◆ 原文の抜粋
• • • • • • •

プロ野球監督、野村克也さん|私が尊敬するカリスマ経営者

Forbes JAPAN編集部

一方、守備では、相手打者の癖からどんなボールに反応するのか、打球が飛んだ方向の傾向なども示して見せた。「だから、守備位置はこういうふうに変更すれば、アウトを取れる確率が格段に増えるんだ」といった具合に、一事が万事、蓄積したデータを示しながら、野村流を浸透させていった。

また、大胆に選手の配置を換えた。企業でいえば人事戦略になるだろうか。正捕手をしていた者を外野手に。控えの選手を外野手に。野球の要ともいうべき捕手に、ドラフトで取ったばかりの選手を据え、球界をアッと言わせた。

球団上層部はもちろん、野村側近のコーチさえも戸惑っていた。野球評論家らは、野村の采配を「素人監督」とせせら笑った。

• • • • • • •

◆ 作業内容 A
エントリの中の「Your task is to annotate suvs」を含む行から書き写し始め、「[598,529,615,653]」を含む行まで写し終えたら止めてください。各行は一字も変えずにそのまま写してください。

(未加工のエントリ)
• • • • • • •

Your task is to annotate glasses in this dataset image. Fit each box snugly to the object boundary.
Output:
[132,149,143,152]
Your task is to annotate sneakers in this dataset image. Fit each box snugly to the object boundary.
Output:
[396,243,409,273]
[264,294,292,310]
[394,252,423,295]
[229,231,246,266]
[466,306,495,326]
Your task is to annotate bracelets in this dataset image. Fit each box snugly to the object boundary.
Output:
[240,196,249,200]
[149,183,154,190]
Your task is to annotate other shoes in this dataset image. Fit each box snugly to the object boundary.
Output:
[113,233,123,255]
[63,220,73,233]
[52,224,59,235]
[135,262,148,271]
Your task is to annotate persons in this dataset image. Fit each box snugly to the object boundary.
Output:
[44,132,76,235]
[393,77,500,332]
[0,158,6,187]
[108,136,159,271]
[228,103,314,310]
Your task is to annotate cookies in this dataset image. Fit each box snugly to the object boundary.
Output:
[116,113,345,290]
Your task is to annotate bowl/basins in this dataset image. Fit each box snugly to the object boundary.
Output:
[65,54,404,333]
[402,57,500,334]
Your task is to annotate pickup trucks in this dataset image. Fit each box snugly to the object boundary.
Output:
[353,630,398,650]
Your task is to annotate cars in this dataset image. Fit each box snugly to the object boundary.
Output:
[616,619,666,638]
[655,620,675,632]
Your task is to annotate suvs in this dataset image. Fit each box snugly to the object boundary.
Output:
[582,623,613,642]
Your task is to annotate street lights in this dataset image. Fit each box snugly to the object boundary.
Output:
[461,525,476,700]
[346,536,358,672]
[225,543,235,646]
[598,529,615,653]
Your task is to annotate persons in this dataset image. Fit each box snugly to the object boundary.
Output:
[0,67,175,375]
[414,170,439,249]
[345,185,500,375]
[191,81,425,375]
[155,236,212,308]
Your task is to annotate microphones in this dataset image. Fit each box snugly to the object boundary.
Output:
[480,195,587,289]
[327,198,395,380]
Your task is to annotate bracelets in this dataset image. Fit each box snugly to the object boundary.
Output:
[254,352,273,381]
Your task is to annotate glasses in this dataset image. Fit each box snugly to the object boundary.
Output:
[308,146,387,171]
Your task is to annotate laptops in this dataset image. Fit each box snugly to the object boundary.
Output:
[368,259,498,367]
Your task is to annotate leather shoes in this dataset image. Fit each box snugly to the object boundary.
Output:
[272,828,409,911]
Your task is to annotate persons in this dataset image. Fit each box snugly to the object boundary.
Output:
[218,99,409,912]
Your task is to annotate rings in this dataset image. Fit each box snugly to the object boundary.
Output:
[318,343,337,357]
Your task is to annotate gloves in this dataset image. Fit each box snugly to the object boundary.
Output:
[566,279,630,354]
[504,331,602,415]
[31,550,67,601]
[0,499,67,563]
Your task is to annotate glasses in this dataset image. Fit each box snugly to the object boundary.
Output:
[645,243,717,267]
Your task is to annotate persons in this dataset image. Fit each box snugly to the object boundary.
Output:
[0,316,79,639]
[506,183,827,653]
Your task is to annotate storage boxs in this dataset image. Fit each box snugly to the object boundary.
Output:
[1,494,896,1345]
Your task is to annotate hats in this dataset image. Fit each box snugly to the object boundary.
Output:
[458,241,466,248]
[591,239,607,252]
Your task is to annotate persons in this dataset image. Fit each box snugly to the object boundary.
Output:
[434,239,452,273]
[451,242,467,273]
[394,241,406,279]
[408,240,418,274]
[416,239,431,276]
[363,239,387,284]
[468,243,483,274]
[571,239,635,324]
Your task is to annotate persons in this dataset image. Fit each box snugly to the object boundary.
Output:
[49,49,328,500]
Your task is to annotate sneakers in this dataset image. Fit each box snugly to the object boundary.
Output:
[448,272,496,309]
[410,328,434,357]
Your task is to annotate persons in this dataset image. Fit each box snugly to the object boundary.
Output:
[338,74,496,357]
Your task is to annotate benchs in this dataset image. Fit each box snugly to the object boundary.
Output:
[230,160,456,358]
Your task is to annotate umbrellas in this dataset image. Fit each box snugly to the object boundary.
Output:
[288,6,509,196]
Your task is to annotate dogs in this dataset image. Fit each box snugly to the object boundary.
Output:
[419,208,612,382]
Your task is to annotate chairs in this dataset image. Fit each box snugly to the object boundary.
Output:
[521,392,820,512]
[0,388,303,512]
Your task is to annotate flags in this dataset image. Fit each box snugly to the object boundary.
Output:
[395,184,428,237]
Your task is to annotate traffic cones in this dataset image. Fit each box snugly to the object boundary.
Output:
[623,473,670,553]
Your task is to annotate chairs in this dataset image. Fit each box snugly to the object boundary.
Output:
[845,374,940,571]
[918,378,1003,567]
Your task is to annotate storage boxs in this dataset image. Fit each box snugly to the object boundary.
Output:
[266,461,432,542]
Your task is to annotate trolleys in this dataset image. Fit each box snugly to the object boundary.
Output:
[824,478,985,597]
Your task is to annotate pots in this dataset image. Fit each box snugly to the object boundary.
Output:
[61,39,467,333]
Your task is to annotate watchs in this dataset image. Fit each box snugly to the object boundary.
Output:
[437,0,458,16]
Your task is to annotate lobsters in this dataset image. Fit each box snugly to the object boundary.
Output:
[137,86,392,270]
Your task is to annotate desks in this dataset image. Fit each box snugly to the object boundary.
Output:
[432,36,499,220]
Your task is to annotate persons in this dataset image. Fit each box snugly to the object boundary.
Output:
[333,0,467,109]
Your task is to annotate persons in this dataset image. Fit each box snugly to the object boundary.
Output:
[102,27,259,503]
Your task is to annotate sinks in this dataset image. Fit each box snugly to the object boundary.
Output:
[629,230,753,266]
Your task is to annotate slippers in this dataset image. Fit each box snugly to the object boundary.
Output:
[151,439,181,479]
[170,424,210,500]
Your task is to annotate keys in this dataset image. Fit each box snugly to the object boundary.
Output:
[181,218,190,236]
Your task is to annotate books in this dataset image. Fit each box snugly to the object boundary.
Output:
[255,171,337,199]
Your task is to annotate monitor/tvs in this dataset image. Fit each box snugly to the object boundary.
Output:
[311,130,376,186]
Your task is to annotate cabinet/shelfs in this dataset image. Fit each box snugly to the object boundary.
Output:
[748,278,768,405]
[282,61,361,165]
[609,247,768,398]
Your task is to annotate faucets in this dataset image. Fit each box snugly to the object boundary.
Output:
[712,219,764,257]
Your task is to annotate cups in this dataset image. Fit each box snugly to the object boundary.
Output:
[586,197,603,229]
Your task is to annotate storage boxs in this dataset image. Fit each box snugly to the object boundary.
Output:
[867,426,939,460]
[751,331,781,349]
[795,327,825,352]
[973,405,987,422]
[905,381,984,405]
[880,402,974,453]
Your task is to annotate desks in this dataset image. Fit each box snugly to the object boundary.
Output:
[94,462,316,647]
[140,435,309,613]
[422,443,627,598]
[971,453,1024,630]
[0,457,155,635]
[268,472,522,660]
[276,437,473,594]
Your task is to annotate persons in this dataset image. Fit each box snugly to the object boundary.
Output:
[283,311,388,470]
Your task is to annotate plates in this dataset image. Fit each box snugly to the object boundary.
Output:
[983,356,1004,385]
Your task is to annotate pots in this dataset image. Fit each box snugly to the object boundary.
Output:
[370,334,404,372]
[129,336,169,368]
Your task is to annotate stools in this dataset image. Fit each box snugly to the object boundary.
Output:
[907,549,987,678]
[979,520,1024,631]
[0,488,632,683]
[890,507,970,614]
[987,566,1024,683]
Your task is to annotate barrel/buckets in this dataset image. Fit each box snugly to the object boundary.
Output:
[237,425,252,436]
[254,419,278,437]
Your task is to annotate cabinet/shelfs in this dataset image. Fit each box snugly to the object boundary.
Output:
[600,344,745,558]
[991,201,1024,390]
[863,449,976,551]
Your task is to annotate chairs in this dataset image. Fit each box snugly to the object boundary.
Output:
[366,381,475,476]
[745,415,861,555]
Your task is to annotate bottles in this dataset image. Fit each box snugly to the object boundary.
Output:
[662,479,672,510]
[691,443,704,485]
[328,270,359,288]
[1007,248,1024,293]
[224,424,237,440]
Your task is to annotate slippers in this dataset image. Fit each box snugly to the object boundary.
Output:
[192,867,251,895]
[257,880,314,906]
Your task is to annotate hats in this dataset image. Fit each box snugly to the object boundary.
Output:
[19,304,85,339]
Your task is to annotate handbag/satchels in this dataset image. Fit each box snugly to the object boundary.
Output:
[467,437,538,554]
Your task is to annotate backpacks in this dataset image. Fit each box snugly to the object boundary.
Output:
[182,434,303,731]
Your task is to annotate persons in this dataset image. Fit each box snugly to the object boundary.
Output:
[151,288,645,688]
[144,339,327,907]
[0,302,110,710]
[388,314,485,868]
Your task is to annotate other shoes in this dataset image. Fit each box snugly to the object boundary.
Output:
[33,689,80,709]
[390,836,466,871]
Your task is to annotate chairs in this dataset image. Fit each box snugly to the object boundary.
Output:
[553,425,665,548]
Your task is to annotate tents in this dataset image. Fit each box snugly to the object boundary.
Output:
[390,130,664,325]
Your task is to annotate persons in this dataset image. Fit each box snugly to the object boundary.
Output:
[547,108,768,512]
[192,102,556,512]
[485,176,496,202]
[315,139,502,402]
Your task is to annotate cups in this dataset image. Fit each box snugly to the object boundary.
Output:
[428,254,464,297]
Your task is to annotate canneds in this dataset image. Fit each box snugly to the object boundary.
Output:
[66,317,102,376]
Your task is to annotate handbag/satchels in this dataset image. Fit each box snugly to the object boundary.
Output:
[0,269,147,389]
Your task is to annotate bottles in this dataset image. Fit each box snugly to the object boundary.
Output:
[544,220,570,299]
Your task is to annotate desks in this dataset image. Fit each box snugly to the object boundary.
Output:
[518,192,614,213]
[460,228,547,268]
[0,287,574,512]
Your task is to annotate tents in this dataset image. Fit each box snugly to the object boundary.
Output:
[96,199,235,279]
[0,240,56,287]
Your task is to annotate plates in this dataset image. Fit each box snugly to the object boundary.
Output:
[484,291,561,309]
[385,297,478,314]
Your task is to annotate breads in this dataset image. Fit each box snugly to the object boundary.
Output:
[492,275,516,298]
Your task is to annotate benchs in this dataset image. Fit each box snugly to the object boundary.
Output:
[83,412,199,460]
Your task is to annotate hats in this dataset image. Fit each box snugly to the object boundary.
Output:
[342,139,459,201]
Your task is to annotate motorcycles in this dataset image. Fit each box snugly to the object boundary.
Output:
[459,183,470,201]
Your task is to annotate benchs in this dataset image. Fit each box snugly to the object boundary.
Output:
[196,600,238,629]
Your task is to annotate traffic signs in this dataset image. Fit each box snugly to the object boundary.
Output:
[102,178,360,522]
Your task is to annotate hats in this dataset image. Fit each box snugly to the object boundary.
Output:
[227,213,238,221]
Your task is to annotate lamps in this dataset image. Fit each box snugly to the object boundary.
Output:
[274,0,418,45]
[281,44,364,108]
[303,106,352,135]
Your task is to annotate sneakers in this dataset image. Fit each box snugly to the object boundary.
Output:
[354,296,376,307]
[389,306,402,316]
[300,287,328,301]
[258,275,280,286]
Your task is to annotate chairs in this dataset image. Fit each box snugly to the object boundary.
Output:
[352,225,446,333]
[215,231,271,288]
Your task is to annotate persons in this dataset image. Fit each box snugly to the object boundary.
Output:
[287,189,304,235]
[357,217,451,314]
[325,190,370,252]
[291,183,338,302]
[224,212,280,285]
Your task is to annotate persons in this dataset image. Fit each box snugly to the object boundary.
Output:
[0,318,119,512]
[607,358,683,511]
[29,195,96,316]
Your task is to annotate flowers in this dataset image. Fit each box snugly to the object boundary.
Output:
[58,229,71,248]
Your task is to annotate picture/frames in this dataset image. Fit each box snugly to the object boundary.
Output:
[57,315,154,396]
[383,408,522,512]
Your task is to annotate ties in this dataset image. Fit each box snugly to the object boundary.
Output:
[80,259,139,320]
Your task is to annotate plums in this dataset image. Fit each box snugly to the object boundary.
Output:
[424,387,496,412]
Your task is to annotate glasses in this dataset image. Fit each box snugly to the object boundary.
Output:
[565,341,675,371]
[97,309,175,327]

• • • • • • •

◆ 作業内容 B
野村克也さんについての抜粋を読み、次の(i)〜(iii)が抜粋の内容と合っているかを、それぞれ「はい」か「いいえ」で答えてください。判断の決め手になった抜粋の言葉もそのまま引用してください。
(i) 野村は守備について、打球が飛んだ方向の傾向も示した。
(ii) 野村はドラフトで取ったばかりの選手を外野手に据えた。
(iii) 野村側近のコーチは少しも戸惑わなかった。

◆ 解答 A
Your task is to annotate suvs in this dataset image. Fit each box snugly to the object boundary.
Output:
[582,623,613,642]
Your task is to annotate street lights in this dataset image. Fit each box snugly to the object boundary.
Output:
[461,525,476,700]
[346,536,358,672]
[225,543,235,646]
[598,529,615,653]

◆ 解答 B
(i) はい。「打球が飛んだ方向の傾向なども示して見せた」
(ii) いいえ。「野球の要ともいうべき捕手に、ドラフトで取ったばかりの選手を据え」
(iii) いいえ。「野村側近のコーチさえも戸惑っていた」